- Exercise objective:
Copy the lines below word for word, all of them from start to finish, but leave out the pictures.

- Source material:
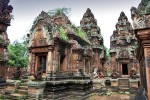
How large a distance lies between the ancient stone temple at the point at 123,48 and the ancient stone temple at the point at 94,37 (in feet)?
6.66

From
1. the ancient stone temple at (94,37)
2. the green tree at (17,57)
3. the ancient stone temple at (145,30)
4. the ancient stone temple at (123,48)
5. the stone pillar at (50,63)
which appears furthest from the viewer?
the green tree at (17,57)

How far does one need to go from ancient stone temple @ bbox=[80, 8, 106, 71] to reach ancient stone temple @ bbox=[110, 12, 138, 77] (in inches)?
79.9

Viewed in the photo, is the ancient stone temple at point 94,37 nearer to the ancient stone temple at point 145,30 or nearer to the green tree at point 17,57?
the green tree at point 17,57

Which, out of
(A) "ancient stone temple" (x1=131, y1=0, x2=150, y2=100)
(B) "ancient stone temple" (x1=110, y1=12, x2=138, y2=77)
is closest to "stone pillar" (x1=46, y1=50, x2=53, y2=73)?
(A) "ancient stone temple" (x1=131, y1=0, x2=150, y2=100)

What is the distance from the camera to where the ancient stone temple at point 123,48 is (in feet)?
68.9

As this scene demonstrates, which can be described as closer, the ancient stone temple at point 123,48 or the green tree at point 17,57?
the ancient stone temple at point 123,48

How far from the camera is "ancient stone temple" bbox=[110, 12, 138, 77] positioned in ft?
68.9

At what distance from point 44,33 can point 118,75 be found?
13.6 m

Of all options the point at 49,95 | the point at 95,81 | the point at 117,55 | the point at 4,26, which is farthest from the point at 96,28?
the point at 4,26

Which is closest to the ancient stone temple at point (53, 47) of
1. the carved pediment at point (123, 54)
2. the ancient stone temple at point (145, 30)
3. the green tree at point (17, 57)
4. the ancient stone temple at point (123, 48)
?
the ancient stone temple at point (145, 30)

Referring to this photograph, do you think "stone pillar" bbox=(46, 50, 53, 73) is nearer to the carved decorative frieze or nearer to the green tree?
the carved decorative frieze

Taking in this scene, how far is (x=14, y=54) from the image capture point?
107 ft

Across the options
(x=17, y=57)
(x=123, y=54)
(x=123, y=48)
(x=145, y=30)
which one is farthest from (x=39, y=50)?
(x=17, y=57)

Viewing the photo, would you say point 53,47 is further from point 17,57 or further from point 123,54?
point 17,57
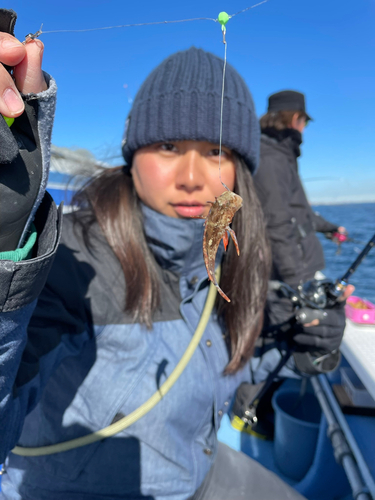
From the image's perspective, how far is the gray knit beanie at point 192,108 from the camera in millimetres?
2326

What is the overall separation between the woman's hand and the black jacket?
4.09 meters

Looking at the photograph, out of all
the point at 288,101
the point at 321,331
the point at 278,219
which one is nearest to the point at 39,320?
the point at 321,331

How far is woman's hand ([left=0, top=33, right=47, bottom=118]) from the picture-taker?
0.90 m

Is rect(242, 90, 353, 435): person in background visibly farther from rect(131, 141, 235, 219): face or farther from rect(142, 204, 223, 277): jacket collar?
rect(131, 141, 235, 219): face

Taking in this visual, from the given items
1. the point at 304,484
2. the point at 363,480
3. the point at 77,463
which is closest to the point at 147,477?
the point at 77,463

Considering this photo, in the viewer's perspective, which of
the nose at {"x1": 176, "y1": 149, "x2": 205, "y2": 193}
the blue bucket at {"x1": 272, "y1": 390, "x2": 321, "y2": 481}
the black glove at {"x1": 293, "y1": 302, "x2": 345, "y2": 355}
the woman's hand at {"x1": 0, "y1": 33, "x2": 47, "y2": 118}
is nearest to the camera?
the woman's hand at {"x1": 0, "y1": 33, "x2": 47, "y2": 118}

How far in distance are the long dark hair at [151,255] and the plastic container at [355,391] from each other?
62.0 inches

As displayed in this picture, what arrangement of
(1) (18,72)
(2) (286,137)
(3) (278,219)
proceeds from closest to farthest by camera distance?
(1) (18,72) → (3) (278,219) → (2) (286,137)

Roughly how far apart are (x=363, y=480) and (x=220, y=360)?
5.72 feet

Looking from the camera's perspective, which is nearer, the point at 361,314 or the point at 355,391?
the point at 355,391

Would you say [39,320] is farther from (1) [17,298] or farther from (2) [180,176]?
(2) [180,176]

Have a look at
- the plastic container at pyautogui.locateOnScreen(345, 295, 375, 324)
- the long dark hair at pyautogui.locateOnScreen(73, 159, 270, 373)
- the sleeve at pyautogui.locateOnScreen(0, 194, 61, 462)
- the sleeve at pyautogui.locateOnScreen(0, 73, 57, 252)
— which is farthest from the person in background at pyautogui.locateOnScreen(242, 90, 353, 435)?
the sleeve at pyautogui.locateOnScreen(0, 73, 57, 252)

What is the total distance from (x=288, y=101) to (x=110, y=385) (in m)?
5.45

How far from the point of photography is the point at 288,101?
18.2 feet
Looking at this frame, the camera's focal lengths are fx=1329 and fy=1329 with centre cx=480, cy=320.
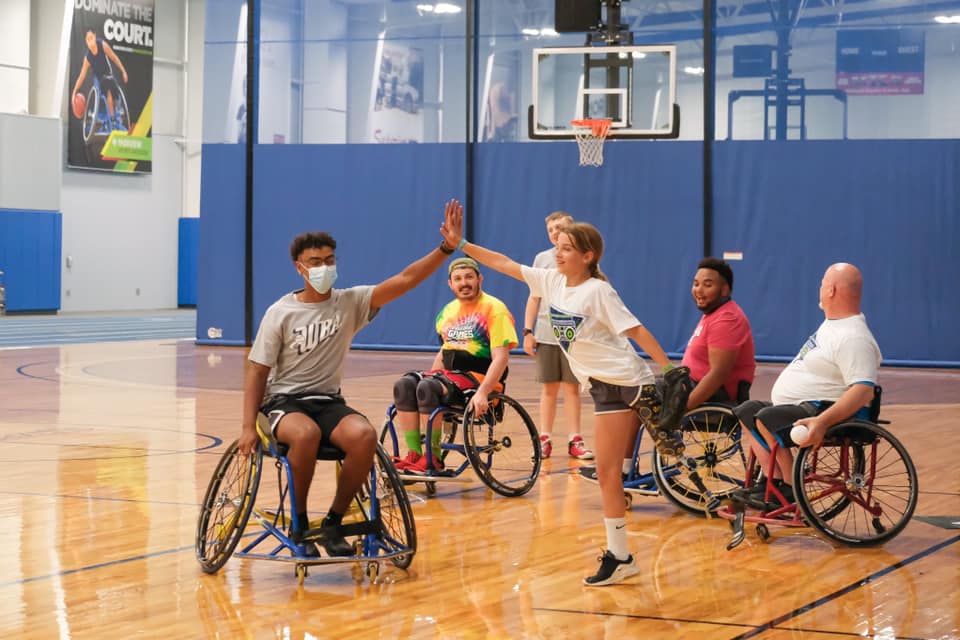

- Reply to the exercise:
How large a distance lies between the ancient stone temple at the point at 123,48 and the ancient stone temple at the point at 94,37 (in feet)?
6.66

From
1. the ancient stone temple at (94,37)
2. the green tree at (17,57)
3. the ancient stone temple at (145,30)
4. the ancient stone temple at (123,48)
5. the stone pillar at (50,63)
which appears furthest from the viewer?
the green tree at (17,57)

How far does one need to go from ancient stone temple @ bbox=[80, 8, 106, 71] to reach ancient stone temple @ bbox=[110, 12, 138, 77] (in inches)?
79.9

Viewed in the photo, is the ancient stone temple at point 94,37 nearer to the ancient stone temple at point 145,30 or nearer to the green tree at point 17,57?
the green tree at point 17,57

Which, out of
(A) "ancient stone temple" (x1=131, y1=0, x2=150, y2=100)
(B) "ancient stone temple" (x1=110, y1=12, x2=138, y2=77)
is closest to "stone pillar" (x1=46, y1=50, x2=53, y2=73)?
(A) "ancient stone temple" (x1=131, y1=0, x2=150, y2=100)

What is the distance from the camera to where the ancient stone temple at point 123,48 is (in feet)?
68.9

As this scene demonstrates, which can be described as closer, the ancient stone temple at point 123,48 or the green tree at point 17,57?
the ancient stone temple at point 123,48

How far from the camera is "ancient stone temple" bbox=[110, 12, 138, 77] positioned in ft?
68.9

At what distance from point 44,33 can point 118,75 be found?
13.6 m

Of all options the point at 49,95 | the point at 95,81 | the point at 117,55 | the point at 4,26, which is farthest from the point at 96,28?
the point at 4,26

Which is closest to the ancient stone temple at point (53, 47) of
1. the carved pediment at point (123, 54)
2. the ancient stone temple at point (145, 30)
3. the green tree at point (17, 57)
4. the ancient stone temple at point (123, 48)
?
the ancient stone temple at point (145, 30)

Referring to this photograph, do you think "stone pillar" bbox=(46, 50, 53, 73) is nearer to the carved decorative frieze or nearer to the green tree?
the carved decorative frieze

Taking in this scene, how far is (x=14, y=54) from the image capture point?
107 ft

Across the options
(x=17, y=57)
(x=123, y=54)
(x=123, y=48)
(x=145, y=30)
which one is farthest from (x=39, y=50)?
(x=17, y=57)

Viewing the photo, would you say point 53,47 is further from point 17,57 or further from point 123,54?
point 17,57
From the image's perspective, how far is the gray knit beanie at point 192,108 from the camera in millimetres?
2326

What is the overall separation between the woman's hand and the black jacket?
4.09 meters

Looking at the photograph, out of all
the point at 288,101
the point at 321,331
the point at 278,219
which one is nearest to the point at 39,320?
the point at 321,331

How far is woman's hand ([left=0, top=33, right=47, bottom=118]) from the picture-taker?
0.90 m

Is rect(242, 90, 353, 435): person in background visibly farther from rect(131, 141, 235, 219): face or farther from rect(142, 204, 223, 277): jacket collar?
rect(131, 141, 235, 219): face

Taking in this visual, from the given items
1. the point at 304,484
2. the point at 363,480
3. the point at 77,463
which is closest to the point at 147,477?
the point at 77,463

Considering this photo, in the viewer's perspective, which of
the nose at {"x1": 176, "y1": 149, "x2": 205, "y2": 193}
the blue bucket at {"x1": 272, "y1": 390, "x2": 321, "y2": 481}
the black glove at {"x1": 293, "y1": 302, "x2": 345, "y2": 355}
the woman's hand at {"x1": 0, "y1": 33, "x2": 47, "y2": 118}
is nearest to the camera?
the woman's hand at {"x1": 0, "y1": 33, "x2": 47, "y2": 118}

How far in distance are the long dark hair at [151,255] and the plastic container at [355,391] from each other?
62.0 inches

As displayed in this picture, what arrangement of
(1) (18,72)
(2) (286,137)
(3) (278,219)
proceeds from closest to farthest by camera distance?
(1) (18,72) → (3) (278,219) → (2) (286,137)

Roughly how far apart are (x=363, y=480) and (x=220, y=360)?
5.72 feet

Looking from the camera's perspective, which is nearer, the point at 361,314 or the point at 355,391?
the point at 355,391

Would you say [39,320] is farther from (1) [17,298] or farther from (2) [180,176]?
(2) [180,176]

Have a look at
- the plastic container at pyautogui.locateOnScreen(345, 295, 375, 324)
- the long dark hair at pyautogui.locateOnScreen(73, 159, 270, 373)
- the sleeve at pyautogui.locateOnScreen(0, 194, 61, 462)
- the sleeve at pyautogui.locateOnScreen(0, 73, 57, 252)
— which is farthest from the person in background at pyautogui.locateOnScreen(242, 90, 353, 435)?
the sleeve at pyautogui.locateOnScreen(0, 73, 57, 252)

What is the total distance from (x=288, y=101) to (x=110, y=385) (in m)?
5.45

How far from the point of photography is the point at 288,101?
18.2 feet
Looking at this frame, the camera's focal lengths are fx=1329 and fy=1329 with centre cx=480, cy=320.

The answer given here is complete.